**Task to complete**.
List every line of the material below that contains the string "closest", treating uppercase and lowercase as different.

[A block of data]
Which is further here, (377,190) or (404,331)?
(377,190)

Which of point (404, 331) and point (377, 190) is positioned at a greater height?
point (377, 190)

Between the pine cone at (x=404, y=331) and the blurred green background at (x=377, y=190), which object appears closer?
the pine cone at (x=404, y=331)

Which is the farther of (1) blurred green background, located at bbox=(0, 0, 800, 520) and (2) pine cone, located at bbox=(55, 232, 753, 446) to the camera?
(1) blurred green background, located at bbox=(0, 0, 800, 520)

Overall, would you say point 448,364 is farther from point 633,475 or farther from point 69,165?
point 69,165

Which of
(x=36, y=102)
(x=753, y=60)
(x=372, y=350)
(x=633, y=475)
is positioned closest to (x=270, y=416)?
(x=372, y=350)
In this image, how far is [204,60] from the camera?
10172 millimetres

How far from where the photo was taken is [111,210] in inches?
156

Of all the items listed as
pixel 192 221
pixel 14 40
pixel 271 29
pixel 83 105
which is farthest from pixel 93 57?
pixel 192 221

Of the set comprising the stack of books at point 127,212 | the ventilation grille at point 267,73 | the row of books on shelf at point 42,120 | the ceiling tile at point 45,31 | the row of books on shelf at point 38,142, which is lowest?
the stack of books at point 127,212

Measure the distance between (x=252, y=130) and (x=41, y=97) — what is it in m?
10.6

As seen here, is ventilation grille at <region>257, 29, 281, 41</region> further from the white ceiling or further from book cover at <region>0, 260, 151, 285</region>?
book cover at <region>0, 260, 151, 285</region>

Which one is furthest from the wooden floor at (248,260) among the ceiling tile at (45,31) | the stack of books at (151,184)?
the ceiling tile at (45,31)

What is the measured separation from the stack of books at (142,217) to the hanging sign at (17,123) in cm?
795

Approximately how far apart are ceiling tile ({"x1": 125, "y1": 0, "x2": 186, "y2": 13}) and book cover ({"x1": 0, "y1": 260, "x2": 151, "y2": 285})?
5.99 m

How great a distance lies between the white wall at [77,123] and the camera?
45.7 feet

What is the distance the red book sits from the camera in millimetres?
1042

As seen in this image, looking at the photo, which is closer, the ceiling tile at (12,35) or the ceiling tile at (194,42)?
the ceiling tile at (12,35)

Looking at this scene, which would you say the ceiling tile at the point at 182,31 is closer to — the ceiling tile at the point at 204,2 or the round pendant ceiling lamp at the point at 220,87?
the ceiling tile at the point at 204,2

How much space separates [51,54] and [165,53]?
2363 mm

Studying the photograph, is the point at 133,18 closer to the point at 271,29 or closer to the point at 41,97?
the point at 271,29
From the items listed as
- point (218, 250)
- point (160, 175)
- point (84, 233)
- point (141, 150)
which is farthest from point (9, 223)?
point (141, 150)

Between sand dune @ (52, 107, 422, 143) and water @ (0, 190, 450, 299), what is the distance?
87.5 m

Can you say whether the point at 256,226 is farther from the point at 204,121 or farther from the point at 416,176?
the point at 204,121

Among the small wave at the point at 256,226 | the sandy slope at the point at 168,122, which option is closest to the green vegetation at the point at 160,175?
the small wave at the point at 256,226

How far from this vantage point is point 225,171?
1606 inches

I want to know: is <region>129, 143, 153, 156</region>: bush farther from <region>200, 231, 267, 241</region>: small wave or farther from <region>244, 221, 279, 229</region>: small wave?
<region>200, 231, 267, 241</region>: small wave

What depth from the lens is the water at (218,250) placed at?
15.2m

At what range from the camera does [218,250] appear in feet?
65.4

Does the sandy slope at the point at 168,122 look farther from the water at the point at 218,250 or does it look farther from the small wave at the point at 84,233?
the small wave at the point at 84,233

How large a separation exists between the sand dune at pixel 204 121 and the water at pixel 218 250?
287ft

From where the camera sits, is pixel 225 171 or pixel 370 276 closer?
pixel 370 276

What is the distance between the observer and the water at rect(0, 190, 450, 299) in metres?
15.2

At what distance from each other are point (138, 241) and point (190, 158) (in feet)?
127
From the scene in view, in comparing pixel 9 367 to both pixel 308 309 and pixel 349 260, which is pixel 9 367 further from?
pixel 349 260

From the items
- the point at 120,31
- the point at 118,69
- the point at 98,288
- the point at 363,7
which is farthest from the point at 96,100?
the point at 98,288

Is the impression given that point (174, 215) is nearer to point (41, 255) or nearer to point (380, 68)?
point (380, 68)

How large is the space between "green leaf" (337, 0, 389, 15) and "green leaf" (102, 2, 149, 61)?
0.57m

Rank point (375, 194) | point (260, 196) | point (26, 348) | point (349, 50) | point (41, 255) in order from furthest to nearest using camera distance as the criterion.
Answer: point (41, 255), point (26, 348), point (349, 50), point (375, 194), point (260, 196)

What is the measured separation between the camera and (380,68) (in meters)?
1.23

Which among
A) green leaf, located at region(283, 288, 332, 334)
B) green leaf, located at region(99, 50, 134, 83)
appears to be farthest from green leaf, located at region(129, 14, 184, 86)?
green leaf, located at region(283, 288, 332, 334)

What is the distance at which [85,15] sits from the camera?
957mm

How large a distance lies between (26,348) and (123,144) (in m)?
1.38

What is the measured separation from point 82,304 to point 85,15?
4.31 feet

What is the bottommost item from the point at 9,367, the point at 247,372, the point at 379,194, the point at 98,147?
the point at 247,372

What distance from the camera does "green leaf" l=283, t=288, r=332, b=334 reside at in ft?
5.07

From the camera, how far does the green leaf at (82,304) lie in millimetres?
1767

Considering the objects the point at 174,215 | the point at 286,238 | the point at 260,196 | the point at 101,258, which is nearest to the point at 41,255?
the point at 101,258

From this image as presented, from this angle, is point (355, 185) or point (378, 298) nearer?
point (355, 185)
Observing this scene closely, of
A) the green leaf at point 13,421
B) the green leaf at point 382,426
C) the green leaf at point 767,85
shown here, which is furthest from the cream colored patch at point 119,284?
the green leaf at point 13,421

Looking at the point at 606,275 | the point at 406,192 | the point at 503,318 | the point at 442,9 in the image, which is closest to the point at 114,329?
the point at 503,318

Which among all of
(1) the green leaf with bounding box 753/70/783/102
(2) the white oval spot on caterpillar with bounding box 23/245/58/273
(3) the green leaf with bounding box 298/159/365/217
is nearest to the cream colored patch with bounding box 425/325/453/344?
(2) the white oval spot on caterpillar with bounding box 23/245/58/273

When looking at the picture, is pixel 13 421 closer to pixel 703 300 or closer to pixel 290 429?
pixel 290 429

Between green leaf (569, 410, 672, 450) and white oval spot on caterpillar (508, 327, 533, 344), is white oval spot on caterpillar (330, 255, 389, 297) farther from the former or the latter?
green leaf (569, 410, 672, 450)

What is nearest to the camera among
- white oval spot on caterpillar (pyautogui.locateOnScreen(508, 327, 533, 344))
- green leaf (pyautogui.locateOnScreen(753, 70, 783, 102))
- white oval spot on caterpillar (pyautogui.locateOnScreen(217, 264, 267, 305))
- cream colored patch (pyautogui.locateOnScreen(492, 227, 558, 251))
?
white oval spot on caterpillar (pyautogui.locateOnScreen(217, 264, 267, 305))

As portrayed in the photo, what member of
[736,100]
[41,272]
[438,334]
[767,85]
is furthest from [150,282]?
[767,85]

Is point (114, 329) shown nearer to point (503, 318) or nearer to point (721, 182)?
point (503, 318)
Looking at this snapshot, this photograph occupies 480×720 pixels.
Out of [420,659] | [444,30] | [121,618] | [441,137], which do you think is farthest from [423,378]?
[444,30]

**Written response**.
is positioned closest to (x=270, y=416)?
Among the small wave at the point at 256,226 | the sandy slope at the point at 168,122, which option is closest to the green vegetation at the point at 160,175?
Looking at the point at 606,275 | the point at 406,192 | the point at 503,318 | the point at 442,9 in the image, which is closest to the point at 114,329?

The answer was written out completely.